Remember the classic toy called Stretch Armstrong? It was an action figure made of a tough stretchable rubber that allowed kids to pull his arms out to several times their original length. As every kid who ever owned one of these toys eventually discovered there was a limit as to how far the arms could be safely stretched. Pull hard enough and the result was often an unintentional (or intentional) amputation of one of Armstrong’s arms.
The example of a toy with stretchable arms is no different than that of a “Torque-To-Yield” (TTY) fastener, be it a head bolt, rod bolt or ball joint pinch bolt. TTY fasteners are designed to stretch – up to a certain point – to provide a consistent clamping force. As such, they can only be used once because once they have been stretched to their yield point, they should not be stretched again or the result will be similar to that of Stretch Armstrong when his arms are pulled apart with too much force.

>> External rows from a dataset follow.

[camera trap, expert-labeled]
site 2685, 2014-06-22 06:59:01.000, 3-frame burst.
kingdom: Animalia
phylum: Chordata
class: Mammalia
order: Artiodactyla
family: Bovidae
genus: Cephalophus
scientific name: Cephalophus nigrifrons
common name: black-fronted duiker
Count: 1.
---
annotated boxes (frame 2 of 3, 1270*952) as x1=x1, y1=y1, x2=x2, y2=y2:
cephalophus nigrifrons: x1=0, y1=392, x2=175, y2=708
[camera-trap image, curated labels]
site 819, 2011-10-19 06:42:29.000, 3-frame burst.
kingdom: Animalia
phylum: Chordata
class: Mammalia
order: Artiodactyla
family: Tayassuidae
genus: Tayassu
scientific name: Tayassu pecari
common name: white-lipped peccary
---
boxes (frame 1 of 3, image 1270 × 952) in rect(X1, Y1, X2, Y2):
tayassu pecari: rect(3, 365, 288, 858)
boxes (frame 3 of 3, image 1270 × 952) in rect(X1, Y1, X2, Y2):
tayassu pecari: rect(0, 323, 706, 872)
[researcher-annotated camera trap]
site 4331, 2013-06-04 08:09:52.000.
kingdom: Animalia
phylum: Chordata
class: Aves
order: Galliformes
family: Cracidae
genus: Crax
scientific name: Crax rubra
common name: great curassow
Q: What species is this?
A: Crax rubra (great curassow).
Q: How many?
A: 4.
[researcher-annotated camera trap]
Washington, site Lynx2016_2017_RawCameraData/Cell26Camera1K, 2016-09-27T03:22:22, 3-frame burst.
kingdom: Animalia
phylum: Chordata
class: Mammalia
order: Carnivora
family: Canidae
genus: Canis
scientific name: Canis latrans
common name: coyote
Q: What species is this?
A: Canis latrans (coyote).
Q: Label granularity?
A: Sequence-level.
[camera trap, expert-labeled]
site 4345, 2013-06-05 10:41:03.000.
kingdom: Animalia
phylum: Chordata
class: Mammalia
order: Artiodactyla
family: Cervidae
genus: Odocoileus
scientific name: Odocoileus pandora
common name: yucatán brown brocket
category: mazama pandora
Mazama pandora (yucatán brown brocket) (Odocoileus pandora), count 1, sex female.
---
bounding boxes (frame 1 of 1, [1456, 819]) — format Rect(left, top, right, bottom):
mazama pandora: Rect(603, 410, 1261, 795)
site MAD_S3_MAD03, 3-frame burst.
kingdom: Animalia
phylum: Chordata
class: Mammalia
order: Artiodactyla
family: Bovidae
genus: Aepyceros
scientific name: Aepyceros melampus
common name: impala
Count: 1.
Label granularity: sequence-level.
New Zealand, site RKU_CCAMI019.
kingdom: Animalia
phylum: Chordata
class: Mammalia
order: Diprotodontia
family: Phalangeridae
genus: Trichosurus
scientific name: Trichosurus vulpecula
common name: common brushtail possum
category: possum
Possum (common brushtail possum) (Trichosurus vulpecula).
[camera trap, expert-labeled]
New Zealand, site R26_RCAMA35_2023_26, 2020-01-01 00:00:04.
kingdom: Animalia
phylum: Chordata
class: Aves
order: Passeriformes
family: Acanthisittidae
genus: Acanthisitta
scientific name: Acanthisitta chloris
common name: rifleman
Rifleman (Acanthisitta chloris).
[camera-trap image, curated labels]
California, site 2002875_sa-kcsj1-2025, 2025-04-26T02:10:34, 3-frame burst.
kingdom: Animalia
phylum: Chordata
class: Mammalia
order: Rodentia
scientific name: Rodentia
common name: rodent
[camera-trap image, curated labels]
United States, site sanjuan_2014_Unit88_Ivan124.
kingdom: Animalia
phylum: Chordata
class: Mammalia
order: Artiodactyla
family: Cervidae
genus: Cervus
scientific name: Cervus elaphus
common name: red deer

When a TTY head bolt is installed, the torque value and twist angle specified by the vehicle manufacturer is engineered to stretch the bolt just beyond its elastic limit so it will apply a predetermined clamp load and no more. The yield point is where the bolt is permanently stretched and will no longer return back to its original length if it is loosened and removed.
So why can’t a TTY bolt be reused? Once the bolt has been stretched, it is not as strong as it was before. That’s okay as long as the bolt remains in a loaded condition because the one-time stretch allows it to maintain a consistent clamp load for a longer period of time. There is less risk of the fastener vibrating loose. But if a TTY bolt is removed and reused a second time, the additional stretch may be too much preventing the bolt from holding torque and causing it to loosen up over time – or break. Either way, the end result is not good if a TTY head bolt, rod bolt or chassis fastener comes loose or snaps.
Head bolts have to withstand tremendous loads. The clamp load required to seal a head gasket is typically about three times the combustion pressure that is trying to lift the cylinder head off the block. Depending on the head bolt configuration and the engine’s power output, the load per bolt may be as much as 8,000 to 12,000 PSI.
Another reason why automakers switched to TTY bolts for many high load applications is because it allows them to use smaller and lighter fasteners for the same amount of clamp load. TTY bolts often have a reduced cross-section in the shank area between the bolt head and treads. On a V8 engine, a set of TTY head bolts may actually save a pound or more of dead weight. Smaller diameter head bolts also allows more design freedom for cylinder heads because less space is required for bolt clearance.
The important point to remember is that TTY head bolts need to be replaced if a cylinder head or head gasket is being replaced on an engine. The same rules apply to TTY rod bolts or TTY chassis fasteners. If a new set of TTY head bolts is not included with a replacement head gasket set, make sure your customer gets the bolts, too.
Bolt loading also depends on the type of thread lubricant that is used when the bolts are installed. Head bolts and rod bolts are never installed dry. The factory recommended thread lubricant for many applications is 30W motor oil. However, more consistent torque results can usually be achieved with specialty aftermarket thread lubricants that are designed just for this purpose. The greater the lubricity of the product, the less force is needed on the torque wrench to achieve the same clamping force.